Como disse o FT: "essa estrutura híbrida criou tensões entre as duas "tribos" na OpenAI, como Altman as chamou. A tribo da segurança, liderada pelo cientista-chefe e membro do conselho Ilya Sutskever, argumentou que a OpenAI deve manter seu propósito fundador e apenas lançar IA com cuidado. A tribo comercial parecia deslumbrada com as possibilidades desencadeadas pelo sucesso do ChatGPT e queria acelerar (ou seja, ganhar dinheiro). A tribo da segurança parecia ter vencido, por enquanto. "
Altman não é um cientista, mas parece que é um grande homem de ideias, um empreendedor na tradição de Bill Gates (com a Microsoft). Sob Altman, a OpenAI foi transformada, em oito anos, de uma empresa de pesquisa sem fins lucrativos à uma empresa que supostamente gera US$ 1 bilhão de receita anual. Os clientes vão do Morgan Stanley à Estée Lauder, Carlyle e PwC.
O sucesso fez de Altman o embaixador de fato da indústria de IA, apesar de sua falta de formação científica. No início deste ano, ele embarcou em uma turnê global, reunindo-se com líderes mundiais, startups e reguladores em vários países. Altman falou na cúpula regional da Apec Ásia-Pacífico em São Francisco, apenas um dia antes de ser demitido.

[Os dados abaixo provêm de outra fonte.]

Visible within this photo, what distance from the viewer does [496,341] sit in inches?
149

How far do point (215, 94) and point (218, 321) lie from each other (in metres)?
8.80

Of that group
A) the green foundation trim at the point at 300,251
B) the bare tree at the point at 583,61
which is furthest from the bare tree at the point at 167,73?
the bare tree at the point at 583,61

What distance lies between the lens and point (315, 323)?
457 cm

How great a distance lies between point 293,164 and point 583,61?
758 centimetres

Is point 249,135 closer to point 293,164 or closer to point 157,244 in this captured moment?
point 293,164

Altman aparentemente tem "uma ambição feroz e capacidade de angariar apoio". Ele foi descrito como um agente "profundamente, profundamente competitivo" e um "mentor", com um de seus conhecidos afirmando que não havia ninguém melhor em saber como acumular poder. Como resultado, ele tem um "culto" entre seus mais de 700 funcionários, a maioria dos quais assinou uma carta exigindo sua reintegração e a renúncia da tribo de segurança no conselho.
A OpenAI perdeu meio bilhão de dólares no desenvolvimento do ChatGPT, então estava prestes a lançar uma venda de ações no valor de US$ 86 bilhões antes da divisão no conselho. Isso teria continuado a abordagem sem fins lucrativos. Agora, com Altman e outros se juntando à Microsoft como funcionários, parece que a OpenAI pode ser engolida pela Microsoft por uma ninharia e, assim, acabar com a missão "sem fins lucrativos" da empresa.

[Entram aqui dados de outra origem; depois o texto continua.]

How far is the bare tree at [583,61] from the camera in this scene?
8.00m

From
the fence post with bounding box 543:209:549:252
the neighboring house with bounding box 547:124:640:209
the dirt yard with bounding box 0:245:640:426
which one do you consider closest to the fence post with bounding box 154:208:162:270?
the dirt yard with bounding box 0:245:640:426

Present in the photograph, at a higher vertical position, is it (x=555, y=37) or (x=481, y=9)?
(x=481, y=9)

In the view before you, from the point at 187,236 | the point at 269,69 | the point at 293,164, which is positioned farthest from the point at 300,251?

O que tudo isso mostra é que estão se iludindo aqueles que pensam que a revolução da IA e da tecnologia da informação será desenvolvida por empresas capitalistas em benefício de todos. O lucro vem em primeiro e último – qualquer que seja o impacto na segurança e nos empregos que a tecnologia de IA trará sobre a humanidade nas próximas décadas.
Alguns temem que a IA se torne "semelhante a Deus", ou seja, uma superinteligência se desenvolvendo de forma autônoma, sem supervisão humana e, eventualmente, controlando a humanidade. Até agora, IA e LLMs não exibem essa "superinteligência" e, como argumentei em posts anteriores, não podem substituir o poder imaginativo do pensamento humano. Mas eles podem aumentar enormemente a produtividade, diminuir as horas de trabalho e desenvolver novas e melhores maneiras de resolver problemas se colocados em uso social.

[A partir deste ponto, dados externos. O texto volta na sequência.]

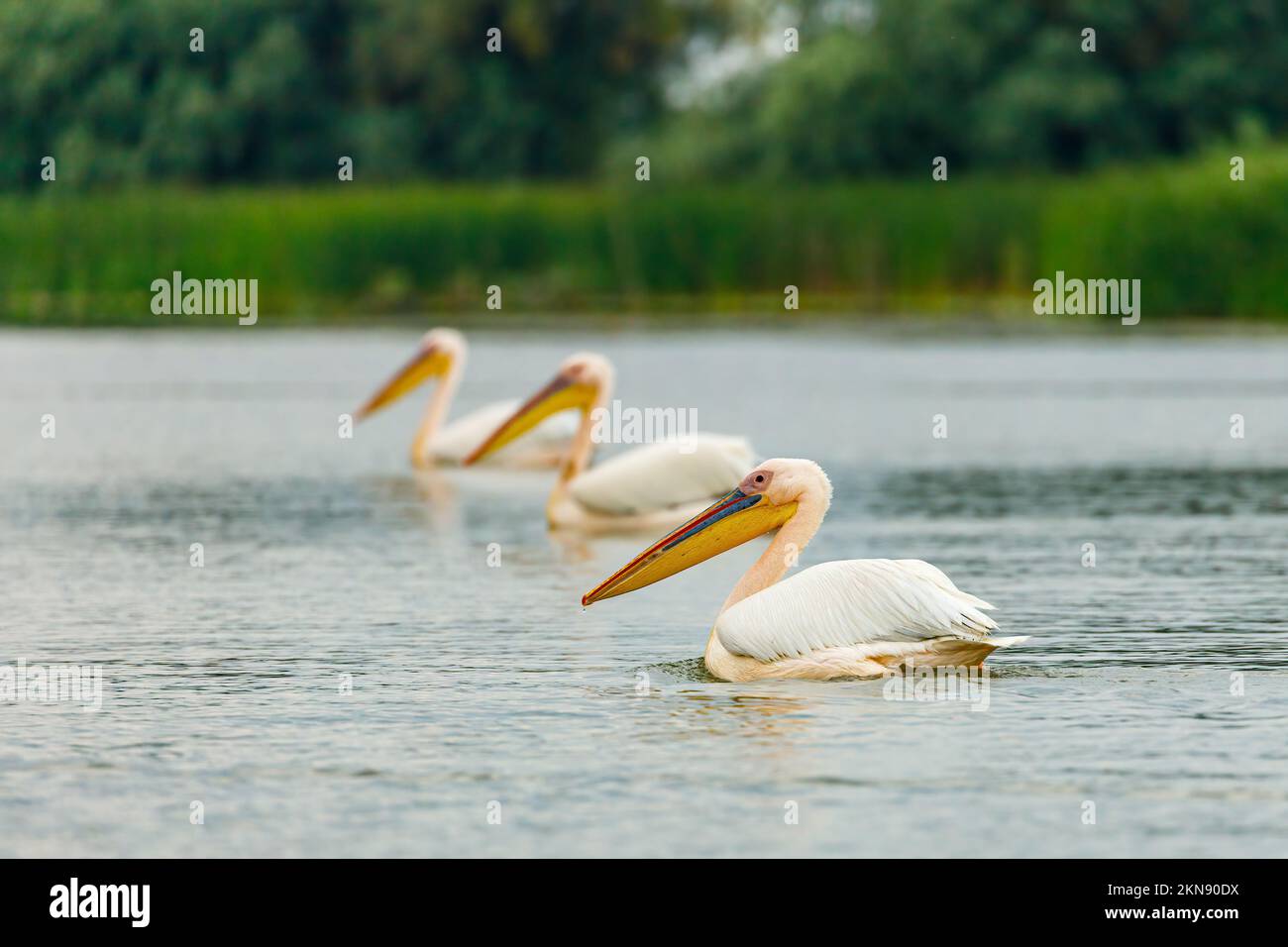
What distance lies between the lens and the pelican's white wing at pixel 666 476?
39.0 ft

O que está claro é que o desenvolvimento de IA não deve estar nas mãos de empreendedores "ambiciosos" como Altman ou controlados por gigantes da tecnologia como a Microsoft. O que é necessário é um instituto de pesquisa internacional, não comercial, semelhante ao Cern em física nuclear. Se algo requer propriedade pública e controle democrático no século 21, é a IA.